Tuesday, July 28, 2009

Ouch this hurts...

This has been a really difficult week for me this past week. Working with struggling families has been more challenging than I expected...not that I expected it would be easy, but I can't deny that its effected me. I've worked with struggling teenagers before at Piney Ridge, a rehabilitation center for teenage sex offenders, but never with mothers and their child. At Piney Ridge the kids were separated either from the perpetrators or their victims, a "controlled environment" if you will. We could control the messages going into the teenagers heads by constantly encouraging them, cutting out tv and radio. They all had therapists and nurses caring for their every need. As a youth care worker you were there as a teacher's aide, a watchman for any fights, and mainly- a motivator.
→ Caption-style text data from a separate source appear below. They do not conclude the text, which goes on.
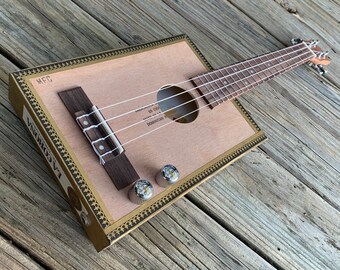 Cigar Box Ukulele - Etsy
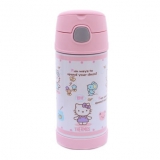 膳魔师 Hello Kitty 高真空不锈钢吸管杯 350ml 京东商城价格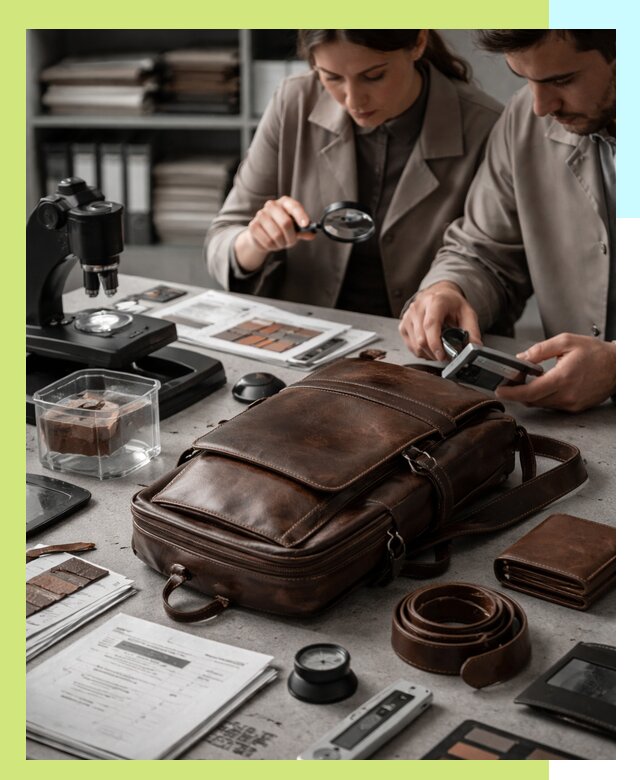 Сертификация кожаных изделий и подтверждение качества в Нововоронеже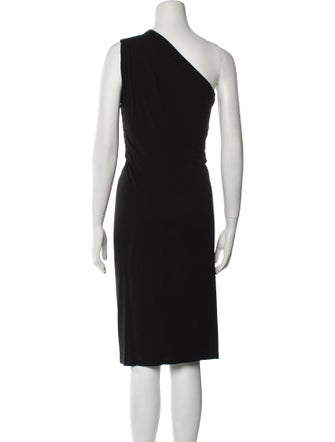 Michael Kors One-Shoulder Knee-Length Dress
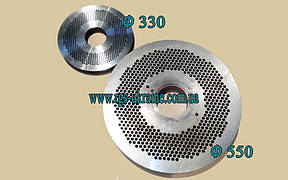 Матриці ролики до прес-грануляторів 6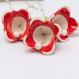 ▷ Ceramic Windspot 3 Blossom Bells | Fleur Hängeko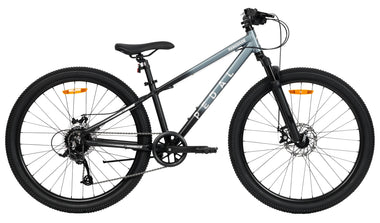 Pedal Renegade 26inch Kids Mountain Bike Metal Grey Fade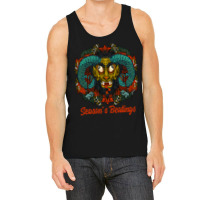 Season’s Beatings Krampus Tank Top | Artistshot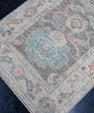 Turkish Oushak Runner Rug 2'8" x 10' #16251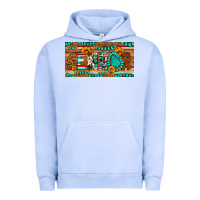Pigment Grape Ice senior 2024 Urban Hoodie - Artiststas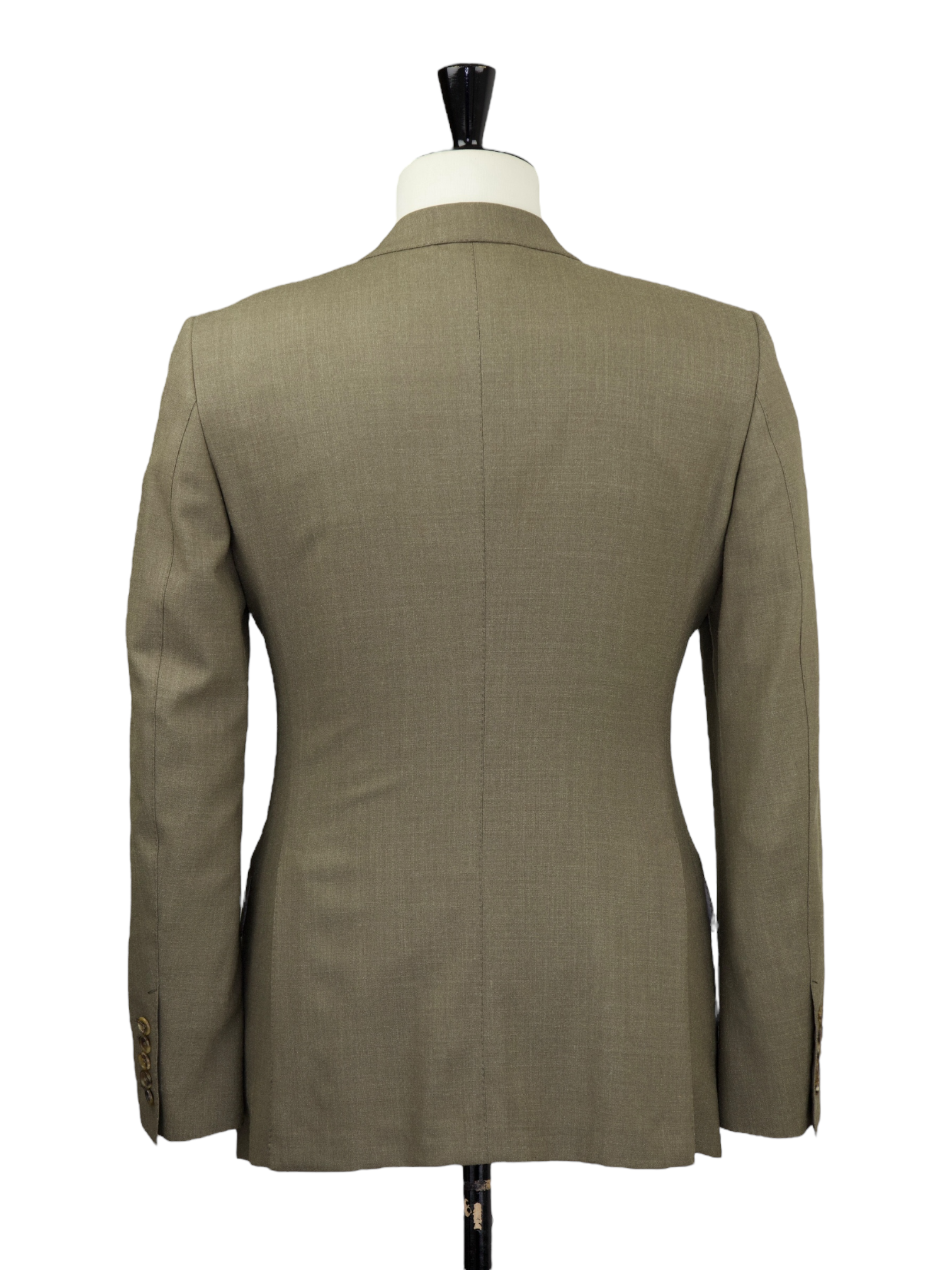 Tom Ford Khaki Wool & Silk O'Connor Jacket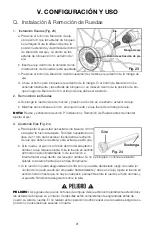 Preview for 93 page of Ki Mobility Little Wave Clik XP User Instruction Manual & Warranty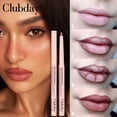 thumbnail image 4 of Smooth Retractable Matte Lip Liner by Clubday, 6 Blendable Nude Shades Long Wear Transfer Resistant Lip Definer Pencil for Natural Full Lip Shape, 4 of 12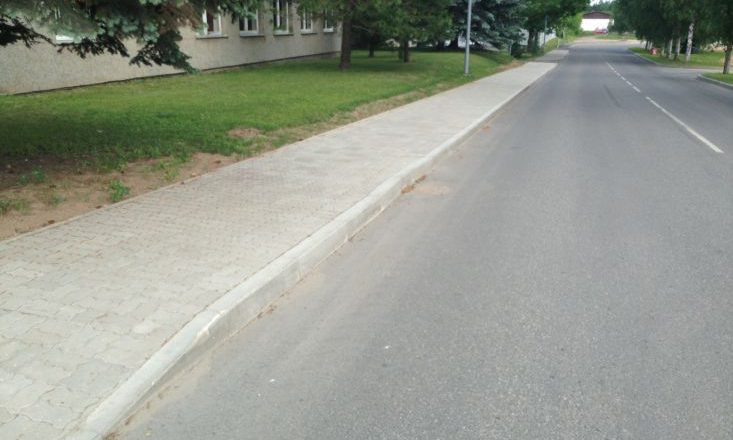 tänavakivi, äärekivi, maakivi, graniitkivi, parklate, platside ja teede ehitus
It was such an awesome atmostphere most of the time. But now I go into the "lions den" so to speak. To the heart of the family- the home. Nothing is hidden, nothing can be candy coated. I see the environment as it truely is. Some families struggle on just getting by each day with a meal on the table, but some families live off the beach! There's so much diversity in this job. I've met people from all walks of life. All with one goal- to fall in love with their child, for guidance on how to be the best parent possible. I'm always so impressed that these families have reached out and asked for help, do you know how hard that is?? I know I struggle with asking someone for help, even family. But I can't say seeing and experiencing all this doesn't hurt. Some nights I just come home and cry. There are some days I think I'm just not cut out for this type of job. It has brought me to the Lord, forced me to lay at His feet and ask for His wisdom. This past year I've gone back and forth from extreme highs and lows. And His love is enduring and faithful. Though that sounds cliche what it means to me is that his voice is there if I only slow down to listen. Turn off the tv, my phone, the computer, all distractions and just listen to the still small voice. I look to my Father as a friend, a friend who listens and cares. But I ask for help now, to my friends, to pray for me at this job. For His wisdom to guide me.

1 comments:

marietta said...

Wow Katy. That's amazing. I cannot imagine what an emotional rollercoaster that must be! But you are for sure the right person for the job.